Clearly the notion that premiums and wages offset one another has an impressive pedigree. One would have to do far more than MacGillis or Mishel did to convince me (and I would suspect most health or labor economists) to set it aside.
(*) An important update: Mishel’s EPI paper does not contradict the notion supported by the literature I cite in this post. It is about a different though related issue about the extent to which premium changes caused wage changes. He finds that they cannot explain all of the changes seen in the 1990s and 2000s, as some have claimed. See the comments to this post, Kevin Drum’s post, and Paul Krugman’s. Or, simpler yet, just see my follow-up.

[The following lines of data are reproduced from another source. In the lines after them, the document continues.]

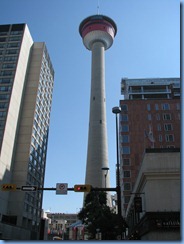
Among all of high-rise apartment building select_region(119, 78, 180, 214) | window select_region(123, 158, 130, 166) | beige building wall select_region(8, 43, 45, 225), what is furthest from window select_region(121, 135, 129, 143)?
beige building wall select_region(8, 43, 45, 225)

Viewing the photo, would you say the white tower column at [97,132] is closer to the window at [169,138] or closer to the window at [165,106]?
the window at [169,138]

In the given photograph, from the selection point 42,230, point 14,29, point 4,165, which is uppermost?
point 14,29

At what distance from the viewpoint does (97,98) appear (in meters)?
90.2

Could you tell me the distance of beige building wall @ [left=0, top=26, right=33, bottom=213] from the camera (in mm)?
78338

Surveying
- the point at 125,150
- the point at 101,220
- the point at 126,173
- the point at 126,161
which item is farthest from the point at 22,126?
the point at 101,220

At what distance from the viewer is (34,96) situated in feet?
320

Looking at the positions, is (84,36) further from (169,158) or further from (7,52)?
(169,158)

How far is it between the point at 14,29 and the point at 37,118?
103ft

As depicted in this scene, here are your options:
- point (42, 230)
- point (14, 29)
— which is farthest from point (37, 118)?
point (42, 230)

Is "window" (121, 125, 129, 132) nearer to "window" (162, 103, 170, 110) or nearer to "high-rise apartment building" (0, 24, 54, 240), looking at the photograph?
"window" (162, 103, 170, 110)

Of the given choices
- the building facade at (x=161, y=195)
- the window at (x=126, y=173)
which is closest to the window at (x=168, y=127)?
the window at (x=126, y=173)

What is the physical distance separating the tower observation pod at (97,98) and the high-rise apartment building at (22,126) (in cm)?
1827

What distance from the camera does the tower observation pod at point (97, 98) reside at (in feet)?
265

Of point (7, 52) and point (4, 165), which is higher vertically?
point (7, 52)
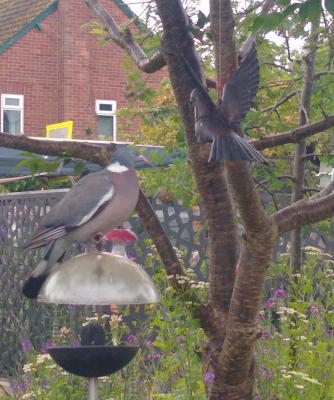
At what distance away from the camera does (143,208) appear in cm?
354

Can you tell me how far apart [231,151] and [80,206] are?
1.26 m

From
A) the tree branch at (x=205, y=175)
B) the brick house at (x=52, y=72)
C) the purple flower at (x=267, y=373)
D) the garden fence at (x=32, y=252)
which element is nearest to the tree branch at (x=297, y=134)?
the tree branch at (x=205, y=175)

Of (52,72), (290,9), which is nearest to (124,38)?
(290,9)

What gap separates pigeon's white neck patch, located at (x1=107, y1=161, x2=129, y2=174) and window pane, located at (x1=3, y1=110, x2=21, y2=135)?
1665 cm

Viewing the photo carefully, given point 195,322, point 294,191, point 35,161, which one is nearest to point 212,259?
point 195,322

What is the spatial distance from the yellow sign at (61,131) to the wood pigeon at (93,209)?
29.2 ft

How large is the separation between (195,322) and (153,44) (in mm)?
2064

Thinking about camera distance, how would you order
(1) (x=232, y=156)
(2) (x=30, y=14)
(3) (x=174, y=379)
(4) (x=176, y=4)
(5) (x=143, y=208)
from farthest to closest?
(2) (x=30, y=14)
(3) (x=174, y=379)
(5) (x=143, y=208)
(4) (x=176, y=4)
(1) (x=232, y=156)

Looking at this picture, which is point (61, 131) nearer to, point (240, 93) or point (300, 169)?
point (300, 169)

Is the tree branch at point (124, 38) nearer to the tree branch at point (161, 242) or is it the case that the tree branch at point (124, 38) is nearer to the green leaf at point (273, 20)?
the tree branch at point (161, 242)

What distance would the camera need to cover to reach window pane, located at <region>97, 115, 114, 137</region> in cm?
2064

Health Care Prices: From the Literature
One of Ezra Klein’s posts today makes the point that the U.S. health care cost issue is largely about prices, as opposed to volume. He writes, “There is a simple explanation for why American health care costs so much more than health care in any other country: because we pay so much more for each unit of care.” That’s not all he writes, so go read the whole post. But before you do, stick around here to learn about the academic literature that is right on this point (from my own blog archives).
The high U.S. spending on health care relative to other OECD nations must be due to relatively higher prices or greater health care consumption or both. The consensus in the academic literature is that price, not quantity, is to blame. In a thorough review of the literature, a 2007 Congressional Research Service report concludes
“[T]he United States has far fewer doctor visits per person compared with the OECD average; for hospitalizations, the United States ranks well below the OECD and is roughly comparable in terms of length of hospital stays…U.S. prices for medical care commodities and services are significantly higher than in other countries…”

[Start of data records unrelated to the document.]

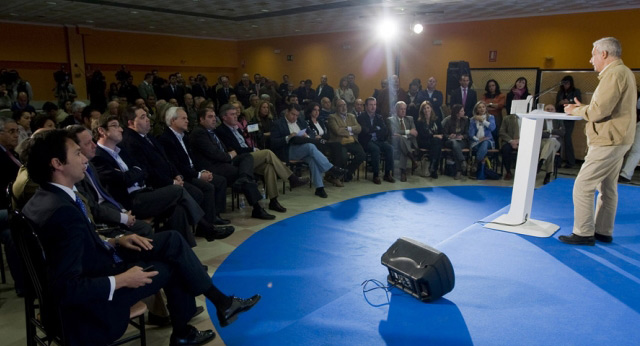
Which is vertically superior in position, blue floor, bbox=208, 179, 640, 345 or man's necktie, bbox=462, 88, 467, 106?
man's necktie, bbox=462, 88, 467, 106

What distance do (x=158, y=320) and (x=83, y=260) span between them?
97cm

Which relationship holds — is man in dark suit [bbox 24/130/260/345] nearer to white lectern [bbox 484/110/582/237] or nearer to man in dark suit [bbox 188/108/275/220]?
man in dark suit [bbox 188/108/275/220]

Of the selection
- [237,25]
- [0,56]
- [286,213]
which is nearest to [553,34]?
[286,213]

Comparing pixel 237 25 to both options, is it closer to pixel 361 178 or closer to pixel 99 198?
pixel 361 178

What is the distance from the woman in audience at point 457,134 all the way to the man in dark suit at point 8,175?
5.63 metres

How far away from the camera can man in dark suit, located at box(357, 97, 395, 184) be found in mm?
6539

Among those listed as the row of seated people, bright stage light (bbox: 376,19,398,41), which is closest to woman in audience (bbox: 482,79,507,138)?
bright stage light (bbox: 376,19,398,41)

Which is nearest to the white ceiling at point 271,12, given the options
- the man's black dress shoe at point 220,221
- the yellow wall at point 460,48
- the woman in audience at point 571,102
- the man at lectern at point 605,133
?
the yellow wall at point 460,48

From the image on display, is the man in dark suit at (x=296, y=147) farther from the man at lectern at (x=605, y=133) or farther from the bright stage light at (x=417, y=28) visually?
the bright stage light at (x=417, y=28)

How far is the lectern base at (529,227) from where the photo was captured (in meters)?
3.62

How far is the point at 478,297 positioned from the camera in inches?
103

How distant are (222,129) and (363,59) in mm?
8492

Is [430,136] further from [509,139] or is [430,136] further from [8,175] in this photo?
[8,175]

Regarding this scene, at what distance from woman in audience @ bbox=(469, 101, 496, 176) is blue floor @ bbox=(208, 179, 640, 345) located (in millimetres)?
2228
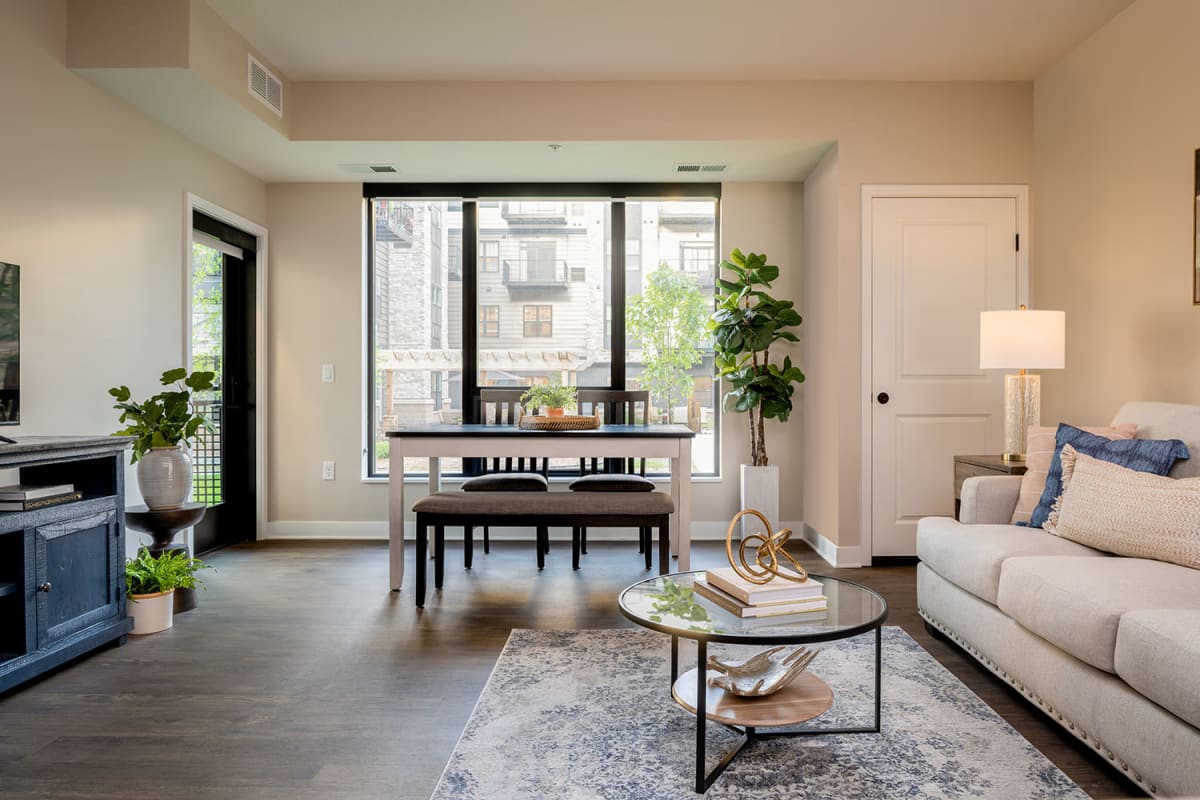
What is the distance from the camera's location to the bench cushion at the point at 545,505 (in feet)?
10.7

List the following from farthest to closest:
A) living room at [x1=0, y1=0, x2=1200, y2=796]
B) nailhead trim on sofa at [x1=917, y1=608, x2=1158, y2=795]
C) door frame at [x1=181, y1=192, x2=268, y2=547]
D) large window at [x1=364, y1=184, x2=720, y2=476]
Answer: large window at [x1=364, y1=184, x2=720, y2=476] → door frame at [x1=181, y1=192, x2=268, y2=547] → living room at [x1=0, y1=0, x2=1200, y2=796] → nailhead trim on sofa at [x1=917, y1=608, x2=1158, y2=795]

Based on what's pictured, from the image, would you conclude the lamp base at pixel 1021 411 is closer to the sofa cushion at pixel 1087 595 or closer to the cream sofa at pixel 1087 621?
the cream sofa at pixel 1087 621

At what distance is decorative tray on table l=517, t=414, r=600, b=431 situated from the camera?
3.58 meters

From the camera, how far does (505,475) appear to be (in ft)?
13.8

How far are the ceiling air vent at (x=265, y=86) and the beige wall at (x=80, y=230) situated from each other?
53 cm

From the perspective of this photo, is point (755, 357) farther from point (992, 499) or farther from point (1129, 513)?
point (1129, 513)

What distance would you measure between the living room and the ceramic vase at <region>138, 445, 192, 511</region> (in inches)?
12.1

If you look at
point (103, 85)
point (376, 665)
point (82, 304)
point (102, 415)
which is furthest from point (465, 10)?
point (376, 665)

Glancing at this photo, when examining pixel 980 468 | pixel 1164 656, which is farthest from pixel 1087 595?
pixel 980 468

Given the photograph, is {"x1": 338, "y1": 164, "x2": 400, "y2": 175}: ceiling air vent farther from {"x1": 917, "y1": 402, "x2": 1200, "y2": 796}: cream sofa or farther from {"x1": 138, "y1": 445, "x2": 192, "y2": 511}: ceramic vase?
{"x1": 917, "y1": 402, "x2": 1200, "y2": 796}: cream sofa

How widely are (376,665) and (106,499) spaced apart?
1220 millimetres

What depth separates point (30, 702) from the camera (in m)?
2.35

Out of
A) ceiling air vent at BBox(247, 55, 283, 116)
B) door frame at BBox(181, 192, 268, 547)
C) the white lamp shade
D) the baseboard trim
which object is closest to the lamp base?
the white lamp shade

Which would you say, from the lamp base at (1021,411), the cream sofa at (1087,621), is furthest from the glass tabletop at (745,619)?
the lamp base at (1021,411)
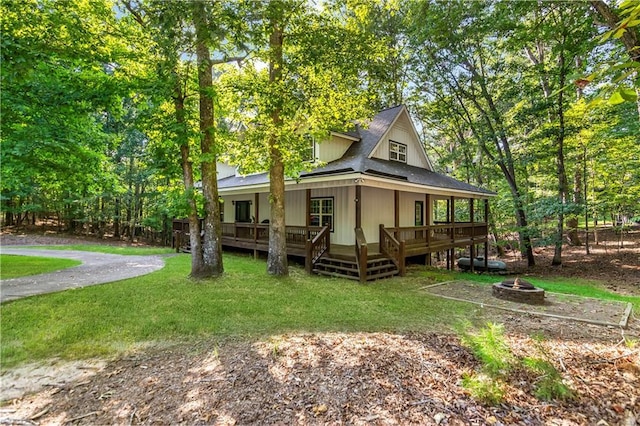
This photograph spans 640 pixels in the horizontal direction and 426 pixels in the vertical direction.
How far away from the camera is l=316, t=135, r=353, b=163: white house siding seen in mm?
13250

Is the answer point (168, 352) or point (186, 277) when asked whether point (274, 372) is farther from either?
point (186, 277)

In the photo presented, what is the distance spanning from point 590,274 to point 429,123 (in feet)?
44.4

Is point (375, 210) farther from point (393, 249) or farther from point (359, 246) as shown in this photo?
point (359, 246)

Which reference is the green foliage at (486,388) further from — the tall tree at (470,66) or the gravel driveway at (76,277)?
the tall tree at (470,66)

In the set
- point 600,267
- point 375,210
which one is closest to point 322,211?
point 375,210

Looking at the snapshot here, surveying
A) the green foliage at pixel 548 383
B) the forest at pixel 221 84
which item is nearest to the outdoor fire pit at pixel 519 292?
the green foliage at pixel 548 383

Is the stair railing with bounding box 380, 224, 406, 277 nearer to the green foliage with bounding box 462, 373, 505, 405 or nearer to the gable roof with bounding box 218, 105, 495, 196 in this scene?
the gable roof with bounding box 218, 105, 495, 196

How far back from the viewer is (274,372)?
12.4 ft

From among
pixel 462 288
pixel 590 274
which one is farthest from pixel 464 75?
pixel 462 288

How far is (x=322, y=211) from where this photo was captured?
13.6 meters

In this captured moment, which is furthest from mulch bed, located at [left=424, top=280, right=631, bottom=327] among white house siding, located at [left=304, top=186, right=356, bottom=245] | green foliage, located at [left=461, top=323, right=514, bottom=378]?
white house siding, located at [left=304, top=186, right=356, bottom=245]

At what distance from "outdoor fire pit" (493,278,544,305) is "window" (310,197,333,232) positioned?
6989 millimetres

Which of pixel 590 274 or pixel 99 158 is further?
pixel 590 274

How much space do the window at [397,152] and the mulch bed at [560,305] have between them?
7.95 metres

Uwe Reinhardt and colleagues simply conclude “it’s the prices, stupid.” In another paper the same authors attribute higher prices to higher provider wages, lower consumer purchasing power (single payer systems in other nations can negotiate lower prices), greater supply constraints, higher administrative costs, and consumer demand for care at any cost.
What do you call a transaction in which you pay more than others for the same product? I call it a rip-off.